[GIVEN INFORMATION — start]
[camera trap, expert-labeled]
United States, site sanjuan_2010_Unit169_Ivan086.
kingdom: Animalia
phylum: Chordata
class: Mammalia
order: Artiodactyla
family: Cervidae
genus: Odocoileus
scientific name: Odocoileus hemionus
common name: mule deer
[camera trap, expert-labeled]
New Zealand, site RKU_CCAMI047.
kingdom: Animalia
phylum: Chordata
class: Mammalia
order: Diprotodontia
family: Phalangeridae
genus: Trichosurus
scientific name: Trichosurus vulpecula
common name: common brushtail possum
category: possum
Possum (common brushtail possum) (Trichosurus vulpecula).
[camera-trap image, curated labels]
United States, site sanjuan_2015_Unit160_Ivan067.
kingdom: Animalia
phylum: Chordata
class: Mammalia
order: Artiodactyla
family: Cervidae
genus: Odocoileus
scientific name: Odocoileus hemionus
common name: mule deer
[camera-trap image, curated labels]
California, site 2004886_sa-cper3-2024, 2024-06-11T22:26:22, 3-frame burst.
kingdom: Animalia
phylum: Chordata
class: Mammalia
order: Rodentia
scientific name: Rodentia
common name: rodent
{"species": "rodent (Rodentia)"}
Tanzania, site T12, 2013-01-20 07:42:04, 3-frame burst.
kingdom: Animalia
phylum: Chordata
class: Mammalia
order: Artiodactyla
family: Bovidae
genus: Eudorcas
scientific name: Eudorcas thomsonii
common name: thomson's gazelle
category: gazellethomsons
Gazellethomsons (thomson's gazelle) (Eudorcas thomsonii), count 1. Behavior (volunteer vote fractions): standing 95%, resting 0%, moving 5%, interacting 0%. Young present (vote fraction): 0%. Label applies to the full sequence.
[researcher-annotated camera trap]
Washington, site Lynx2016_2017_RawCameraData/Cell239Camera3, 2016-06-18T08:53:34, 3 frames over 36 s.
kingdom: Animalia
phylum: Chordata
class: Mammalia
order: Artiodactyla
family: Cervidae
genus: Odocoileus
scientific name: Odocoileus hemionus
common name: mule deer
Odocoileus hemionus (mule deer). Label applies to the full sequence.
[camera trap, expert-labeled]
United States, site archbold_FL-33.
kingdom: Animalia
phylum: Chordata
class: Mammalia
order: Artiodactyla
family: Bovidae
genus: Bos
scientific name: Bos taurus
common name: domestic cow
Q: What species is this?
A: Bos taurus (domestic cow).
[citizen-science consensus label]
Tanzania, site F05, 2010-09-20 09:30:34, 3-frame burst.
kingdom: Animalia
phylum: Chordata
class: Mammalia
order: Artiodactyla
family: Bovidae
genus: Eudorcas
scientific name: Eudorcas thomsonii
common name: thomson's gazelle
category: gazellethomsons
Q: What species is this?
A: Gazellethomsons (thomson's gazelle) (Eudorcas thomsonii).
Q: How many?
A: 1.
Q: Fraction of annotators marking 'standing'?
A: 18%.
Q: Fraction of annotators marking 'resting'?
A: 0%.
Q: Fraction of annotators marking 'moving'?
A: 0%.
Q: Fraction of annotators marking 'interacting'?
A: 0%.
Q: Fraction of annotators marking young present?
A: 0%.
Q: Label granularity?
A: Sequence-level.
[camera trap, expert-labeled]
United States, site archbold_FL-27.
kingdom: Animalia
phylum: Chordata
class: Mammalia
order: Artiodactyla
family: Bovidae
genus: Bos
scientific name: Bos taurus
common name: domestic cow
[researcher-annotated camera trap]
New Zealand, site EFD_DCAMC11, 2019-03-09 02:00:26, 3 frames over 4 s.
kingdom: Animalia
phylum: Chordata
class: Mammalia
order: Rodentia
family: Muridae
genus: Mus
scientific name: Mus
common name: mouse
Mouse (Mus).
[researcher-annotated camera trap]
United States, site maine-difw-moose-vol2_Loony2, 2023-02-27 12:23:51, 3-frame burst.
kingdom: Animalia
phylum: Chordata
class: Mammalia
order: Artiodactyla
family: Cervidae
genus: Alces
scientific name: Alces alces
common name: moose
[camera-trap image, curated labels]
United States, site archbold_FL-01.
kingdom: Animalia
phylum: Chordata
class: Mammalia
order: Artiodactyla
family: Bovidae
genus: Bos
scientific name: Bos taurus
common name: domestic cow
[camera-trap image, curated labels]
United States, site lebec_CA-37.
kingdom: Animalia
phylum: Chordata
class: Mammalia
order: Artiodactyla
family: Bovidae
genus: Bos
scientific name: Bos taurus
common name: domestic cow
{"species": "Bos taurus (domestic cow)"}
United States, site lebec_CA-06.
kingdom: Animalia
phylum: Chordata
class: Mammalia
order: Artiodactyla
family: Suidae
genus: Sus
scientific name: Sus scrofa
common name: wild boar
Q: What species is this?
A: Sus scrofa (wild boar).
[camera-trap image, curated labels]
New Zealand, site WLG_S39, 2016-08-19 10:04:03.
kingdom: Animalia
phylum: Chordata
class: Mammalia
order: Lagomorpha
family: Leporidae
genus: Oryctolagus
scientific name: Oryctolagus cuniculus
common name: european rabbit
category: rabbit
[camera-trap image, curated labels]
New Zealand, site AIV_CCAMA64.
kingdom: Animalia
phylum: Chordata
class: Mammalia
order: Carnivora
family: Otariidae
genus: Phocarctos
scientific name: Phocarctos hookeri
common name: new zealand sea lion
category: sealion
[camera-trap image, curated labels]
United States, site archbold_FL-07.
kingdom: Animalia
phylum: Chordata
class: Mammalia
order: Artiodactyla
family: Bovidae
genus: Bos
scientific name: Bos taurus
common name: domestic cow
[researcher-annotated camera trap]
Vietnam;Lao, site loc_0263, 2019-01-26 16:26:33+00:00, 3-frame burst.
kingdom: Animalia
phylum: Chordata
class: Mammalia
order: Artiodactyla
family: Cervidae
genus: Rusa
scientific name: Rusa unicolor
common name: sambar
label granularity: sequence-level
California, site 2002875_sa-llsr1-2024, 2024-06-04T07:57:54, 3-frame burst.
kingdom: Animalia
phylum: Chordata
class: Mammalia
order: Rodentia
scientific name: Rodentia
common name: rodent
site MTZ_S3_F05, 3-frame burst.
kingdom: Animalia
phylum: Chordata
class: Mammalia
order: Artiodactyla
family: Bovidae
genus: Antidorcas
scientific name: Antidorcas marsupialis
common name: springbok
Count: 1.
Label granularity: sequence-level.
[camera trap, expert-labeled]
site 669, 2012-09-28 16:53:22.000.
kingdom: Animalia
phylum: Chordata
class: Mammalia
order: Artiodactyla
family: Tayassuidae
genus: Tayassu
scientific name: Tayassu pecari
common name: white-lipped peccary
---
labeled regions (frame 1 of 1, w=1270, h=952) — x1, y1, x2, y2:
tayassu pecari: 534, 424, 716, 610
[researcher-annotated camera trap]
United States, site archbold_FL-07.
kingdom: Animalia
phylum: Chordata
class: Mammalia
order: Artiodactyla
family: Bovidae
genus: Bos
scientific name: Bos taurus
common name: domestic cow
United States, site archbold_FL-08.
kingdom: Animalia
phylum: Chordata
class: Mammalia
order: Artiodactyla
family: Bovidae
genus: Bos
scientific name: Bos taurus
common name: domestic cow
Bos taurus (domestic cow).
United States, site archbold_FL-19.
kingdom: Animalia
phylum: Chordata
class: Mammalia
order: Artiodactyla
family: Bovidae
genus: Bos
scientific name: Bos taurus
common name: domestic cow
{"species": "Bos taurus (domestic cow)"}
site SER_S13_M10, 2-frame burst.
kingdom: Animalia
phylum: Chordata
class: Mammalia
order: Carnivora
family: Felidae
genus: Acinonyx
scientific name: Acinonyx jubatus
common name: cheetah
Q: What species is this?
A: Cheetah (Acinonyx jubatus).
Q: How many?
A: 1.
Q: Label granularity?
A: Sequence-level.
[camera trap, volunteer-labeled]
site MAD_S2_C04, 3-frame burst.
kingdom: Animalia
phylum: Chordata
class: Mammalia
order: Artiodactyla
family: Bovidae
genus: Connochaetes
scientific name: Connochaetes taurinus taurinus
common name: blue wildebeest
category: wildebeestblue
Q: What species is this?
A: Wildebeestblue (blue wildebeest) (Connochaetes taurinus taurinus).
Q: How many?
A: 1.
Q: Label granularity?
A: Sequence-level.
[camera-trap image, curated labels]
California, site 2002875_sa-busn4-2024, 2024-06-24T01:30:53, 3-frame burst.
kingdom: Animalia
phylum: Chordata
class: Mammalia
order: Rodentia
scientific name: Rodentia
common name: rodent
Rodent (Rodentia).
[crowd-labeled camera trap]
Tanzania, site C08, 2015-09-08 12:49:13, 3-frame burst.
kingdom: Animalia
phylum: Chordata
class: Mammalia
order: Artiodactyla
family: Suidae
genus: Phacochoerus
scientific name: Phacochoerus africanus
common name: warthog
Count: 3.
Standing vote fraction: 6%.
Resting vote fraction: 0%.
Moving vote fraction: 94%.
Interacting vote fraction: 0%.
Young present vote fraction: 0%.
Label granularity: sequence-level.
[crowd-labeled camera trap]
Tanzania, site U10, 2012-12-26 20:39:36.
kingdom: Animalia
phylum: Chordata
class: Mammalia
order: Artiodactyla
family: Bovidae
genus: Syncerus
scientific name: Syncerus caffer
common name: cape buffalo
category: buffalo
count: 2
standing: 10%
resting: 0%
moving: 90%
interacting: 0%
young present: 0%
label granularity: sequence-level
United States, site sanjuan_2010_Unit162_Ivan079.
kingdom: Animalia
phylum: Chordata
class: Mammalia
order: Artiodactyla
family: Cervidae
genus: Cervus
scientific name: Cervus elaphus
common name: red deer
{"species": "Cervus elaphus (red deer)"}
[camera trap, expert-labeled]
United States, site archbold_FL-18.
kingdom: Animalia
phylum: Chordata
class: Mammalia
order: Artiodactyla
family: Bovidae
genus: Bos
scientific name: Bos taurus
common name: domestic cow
[GIVEN INFORMATION — finish]
# WORK INSTRUCTION:
Search the listing for "Tanzania" and copy each line holding it.

# SOLVED EXERCISE:
Tanzania, site T12, 2013-01-20 07:42:04, 3-frame burst.
Tanzania, site F05, 2010-09-20 09:30:34, 3-frame burst.
Tanzania, site C08, 2015-09-08 12:49:13, 3-frame burst.
Tanzania, site U10, 2012-12-26 20:39:36.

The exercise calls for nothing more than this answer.